→ Kutipan Teks:
Said datang kepada Umar bin al-Khatthab di awal khilafahnya, dia berkata, “Wahai Umar, aku berpesan kepadamu agar kamu bertakwa kepada Allah dalam bermuamalah dengan manusiadan jangan takut kepada manusia dengan melakukan kemaksiatan kepada Allah. Janganlah kata-katamu menyelisihi perbuatanmu, karena kata-kata yang baik adalah yang dibenarkan oleh perbuatan. Wahai Umar, perhatikanlah orang-orang yang Allah Ta’ala telah menyerahkan perkara mereka kepadamu, baik mereka dari kalangan kaum muslimin yang dekat maupun yang jauh, cintailah sesuatu yang bermanfaat untuk dirimu dan keluargamu, bencilah sesuatu yang mereka alami, yang kamu pun benci apabila hal itu terjadi kepada dirimu dan keluargamu, hadapilah kesulitan-kesulitan untuk menuju pada kebenaran dan jangan takut celaan orang-orang yang mencela ketika engkau berbuat ketaatan kepada Allah.”

Maka Umar menjawab, “Siapa yang mampu melakukannya wahai Said?”

Said berkata, “Hal itu bisa dilakukan oleh orang-orang sepertimu yang Allah Ta’ala serahi perkara umat Muhammad dan di antara dia dengan Allah tidak terdapat seorang pun.”

Pada saat itu Umar mengundang Said untuk mendukungnya, Umar berkata, “Wahai Said, aku menyerahkan kota Himsh kepadamu.” Maka Said menjawab, “Wahai Umar, dengan nama Allah aku memohon kepadamu agar mencoret namaku.”

Maka Umar marah, dia berkata, “Celaka kalian, kalian meletakkan perkara ini di pundakku kemudian kalian berlari dariku. Demi Allah, aku tidak akan membiarkanmu.”

Umar mengangkat Said sebagai gubernur Himsh, Umar bertanya kepadanya, “Aku akan mentapkan gaji untukmu.”

Said menjawab, “Apa yang aku lakukan dengan gaji itu wahai Amirul Mukminin? Pemberian dari baitul maal kepadaku melebihi kebutuhanku.” Said pun berangkat ke Himsh menunaikan tugasnya.

Tidak lama berselang, Amirul Mukminin Umar bin Khatthab didatangi oleh orang-orang yang bisa dipercaya dari penduduk Himsh, Umar berkata kepada mereka, “Tulislah nama penduduk miskin dari Himsh agar aku bisa membantu mereka.”

Mereka menulis dalam sebuah lembaran, di dalamnya tercantum nama fulan dan fulan serta Said bin Amir.

→ Tugas Latihan:
(a) Jawablah pertanyaan berikut berdasarkan kutipan tentang Said dan Umar.
(i) Kota apa yang diserahkan Umar kepada Said?
(ii) Menurut Said, mengapa ia tidak memerlukan gaji?
(iii) Selain fulan dan fulan, nama siapa yang tercantum dalam lembaran dari penduduk Himsh?
(b) Tuliskan kembali bagian kutipan tentang Said dan Umar, mulai dari "Tidak lama berselang, Amirul" dan terus sampai "Said bin Amir.". Tukar "lembaran" dengan "catatan".
(c) Ringkaslah paragraf dalam kutipan tentang Said dan Umar yang diawali "Said datang kepada Umar bin al-Khatthab" menjadi sebuah daftar pesan Said.

(Data yang Dihimpun)
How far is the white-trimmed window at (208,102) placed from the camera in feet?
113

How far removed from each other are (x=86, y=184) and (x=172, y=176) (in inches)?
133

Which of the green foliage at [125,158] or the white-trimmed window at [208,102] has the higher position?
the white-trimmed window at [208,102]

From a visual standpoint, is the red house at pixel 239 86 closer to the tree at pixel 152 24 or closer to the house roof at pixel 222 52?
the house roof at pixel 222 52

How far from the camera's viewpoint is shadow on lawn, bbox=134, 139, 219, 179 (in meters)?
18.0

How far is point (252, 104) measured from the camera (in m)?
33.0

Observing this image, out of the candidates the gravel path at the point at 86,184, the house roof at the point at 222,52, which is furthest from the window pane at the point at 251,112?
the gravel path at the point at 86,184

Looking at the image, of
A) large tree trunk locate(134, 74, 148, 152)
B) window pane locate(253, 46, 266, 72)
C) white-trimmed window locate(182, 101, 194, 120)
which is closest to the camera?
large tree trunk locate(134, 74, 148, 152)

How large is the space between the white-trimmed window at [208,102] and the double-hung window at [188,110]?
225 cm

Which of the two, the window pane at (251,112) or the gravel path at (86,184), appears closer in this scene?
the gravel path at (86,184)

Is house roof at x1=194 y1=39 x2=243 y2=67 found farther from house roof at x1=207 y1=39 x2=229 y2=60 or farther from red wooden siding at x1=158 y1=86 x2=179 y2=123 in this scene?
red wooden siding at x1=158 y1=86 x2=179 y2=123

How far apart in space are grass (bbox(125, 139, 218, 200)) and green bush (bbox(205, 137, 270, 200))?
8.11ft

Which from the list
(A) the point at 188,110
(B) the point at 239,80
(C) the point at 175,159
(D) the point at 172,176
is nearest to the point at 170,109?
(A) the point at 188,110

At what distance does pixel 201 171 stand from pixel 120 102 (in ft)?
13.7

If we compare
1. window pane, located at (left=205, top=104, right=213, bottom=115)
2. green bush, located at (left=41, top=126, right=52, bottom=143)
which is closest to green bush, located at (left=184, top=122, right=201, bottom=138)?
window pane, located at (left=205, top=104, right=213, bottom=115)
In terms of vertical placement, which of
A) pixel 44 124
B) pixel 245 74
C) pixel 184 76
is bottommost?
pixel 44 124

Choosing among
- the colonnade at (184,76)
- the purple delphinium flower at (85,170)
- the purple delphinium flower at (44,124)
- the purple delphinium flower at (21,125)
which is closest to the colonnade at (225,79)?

→ Hasil Latihan:
(a)
(i) Kota Himsh.
(ii) Pemberian dari baitul maal kepadanya sudah melebihi kebutuhannya.
(iii) Said bin Amir.

(b)
Tidak lama berselang, Amirul Mukminin Umar bin Khatthab didatangi oleh orang-orang yang bisa dipercaya dari penduduk Himsh, Umar berkata kepada mereka, “Tulislah nama penduduk miskin dari Himsh agar aku bisa membantu mereka.”

Mereka menulis dalam sebuah catatan, di dalamnya tercantum nama fulan dan fulan serta Said bin Amir.

(c)
Di awal khilafah Umar bin al-Khatthab, Said datang dan berpesan kepadanya agar:
- bertakwa kepada Allah dalam bermuamalah dengan manusia dan tidak takut kepada manusia dengan bermaksiat kepada Allah;
- tidak membiarkan kata-katanya menyelisihi perbuatannya;
- memperhatikan kaum muslimin, baik yang dekat maupun yang jauh, yang perkaranya diserahkan Allah kepadanya;
- mencintai sesuatu yang bermanfaat untuk dirinya dan keluarganya, serta membenci apa yang mereka alami dan yang juga ia benci jika terjadi pada dirinya dan keluarganya;
- menghadapi kesulitan untuk menuju kebenaran dan tidak takut celaan saat berbuat ketaatan kepada Allah.